La fusion entre l’ANPE et les ASSEDIC, l’inscription en masse de nouveaux demandeurs d’emploi, ont aggravé la situation. D’abord, parce que depuis la fusion les salariées doivent apprendre sur le tas à gérer plusieurs postes de travail à la fois. Ainsi, un ancien salarié ANPE doit s’occuper de 200 dossiers en moyenne, mais aussi aller répondre aux appels de la plateforme téléphonique du 3949, le nouveau numéro unique du Pôle emploi mis à la disposition des demandeurs depuis janvier; et le lendemain, être amené à se rendre dans une unité différente que celle de la veille. Une charge de travail ingérable pour atteindre les «objectifs» fixés par la direction, et qu'il n'arrive à remplir qu'en rognant sur ses poses déjeuner et en travaillant 45h, déclarées 35...

L’arrivée de 90 000 chômeurs supplémentaire en début d'année a fait monter d’un cran les tensions : l’augmentation des violences verbales et physiques des demandeurs à l’encontre des salariés (http://www.marianne2.fr/Les-agressions-se-muliplient-dans-les-poles-emploi_a176964.html)
participe de la détérioration de leur état de santé mentale.

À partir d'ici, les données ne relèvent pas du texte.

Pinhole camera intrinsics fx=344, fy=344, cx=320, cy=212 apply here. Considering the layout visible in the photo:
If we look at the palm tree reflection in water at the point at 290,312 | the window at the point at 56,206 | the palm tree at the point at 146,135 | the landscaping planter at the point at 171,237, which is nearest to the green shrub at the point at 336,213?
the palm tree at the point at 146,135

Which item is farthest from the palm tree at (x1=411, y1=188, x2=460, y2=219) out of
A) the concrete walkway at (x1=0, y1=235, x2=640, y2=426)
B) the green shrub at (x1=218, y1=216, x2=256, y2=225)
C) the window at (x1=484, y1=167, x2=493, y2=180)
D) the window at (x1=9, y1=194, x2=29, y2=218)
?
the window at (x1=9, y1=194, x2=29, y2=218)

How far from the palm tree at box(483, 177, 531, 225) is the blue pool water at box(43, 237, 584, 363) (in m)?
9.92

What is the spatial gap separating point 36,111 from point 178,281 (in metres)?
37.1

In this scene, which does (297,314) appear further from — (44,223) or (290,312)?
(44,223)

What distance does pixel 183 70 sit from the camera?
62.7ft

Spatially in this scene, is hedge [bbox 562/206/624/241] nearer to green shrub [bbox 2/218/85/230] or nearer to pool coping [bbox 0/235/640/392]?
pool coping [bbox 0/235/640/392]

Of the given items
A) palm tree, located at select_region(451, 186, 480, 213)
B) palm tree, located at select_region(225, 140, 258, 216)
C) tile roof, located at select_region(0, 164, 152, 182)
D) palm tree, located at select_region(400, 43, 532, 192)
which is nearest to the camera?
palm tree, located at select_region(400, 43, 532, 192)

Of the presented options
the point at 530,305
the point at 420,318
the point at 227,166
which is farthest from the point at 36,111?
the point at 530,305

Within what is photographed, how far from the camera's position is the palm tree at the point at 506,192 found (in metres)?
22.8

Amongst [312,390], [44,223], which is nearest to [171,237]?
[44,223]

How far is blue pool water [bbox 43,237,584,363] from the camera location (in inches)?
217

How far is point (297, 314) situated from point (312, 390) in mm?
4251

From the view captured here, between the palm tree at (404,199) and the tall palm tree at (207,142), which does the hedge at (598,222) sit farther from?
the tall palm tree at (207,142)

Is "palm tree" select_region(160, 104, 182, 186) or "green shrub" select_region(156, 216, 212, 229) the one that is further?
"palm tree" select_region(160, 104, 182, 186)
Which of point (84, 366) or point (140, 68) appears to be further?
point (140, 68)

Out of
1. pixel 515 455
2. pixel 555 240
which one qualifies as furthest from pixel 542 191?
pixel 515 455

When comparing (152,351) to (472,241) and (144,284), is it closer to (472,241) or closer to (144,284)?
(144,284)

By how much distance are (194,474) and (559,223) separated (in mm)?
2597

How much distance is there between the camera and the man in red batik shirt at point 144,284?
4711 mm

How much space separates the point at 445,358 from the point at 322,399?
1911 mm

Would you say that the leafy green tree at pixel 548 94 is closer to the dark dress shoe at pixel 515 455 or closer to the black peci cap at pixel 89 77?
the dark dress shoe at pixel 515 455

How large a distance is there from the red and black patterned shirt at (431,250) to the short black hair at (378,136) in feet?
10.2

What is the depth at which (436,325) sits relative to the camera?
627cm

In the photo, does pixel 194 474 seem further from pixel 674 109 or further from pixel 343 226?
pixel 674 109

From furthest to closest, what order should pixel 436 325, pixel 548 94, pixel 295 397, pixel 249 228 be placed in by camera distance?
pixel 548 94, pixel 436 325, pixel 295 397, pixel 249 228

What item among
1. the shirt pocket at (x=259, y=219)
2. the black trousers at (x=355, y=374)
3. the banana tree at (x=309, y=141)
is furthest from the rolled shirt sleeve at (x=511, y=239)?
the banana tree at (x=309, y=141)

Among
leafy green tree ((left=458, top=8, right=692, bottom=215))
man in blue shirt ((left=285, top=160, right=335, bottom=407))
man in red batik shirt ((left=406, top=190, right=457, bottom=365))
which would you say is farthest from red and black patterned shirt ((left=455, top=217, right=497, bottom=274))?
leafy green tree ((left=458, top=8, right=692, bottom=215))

Fragilisés, certains craquent, d’autres ont recours aux psychotropes, ou tombent en dépression.

C’est ce revers de la médaille qu’ont accepté de nous raconter trois salariées. Toutes demandent non seulement l’augmentation des effectifs, mais surtout un moratoire sur la fusion, avant que de nouveaux drames se produisent.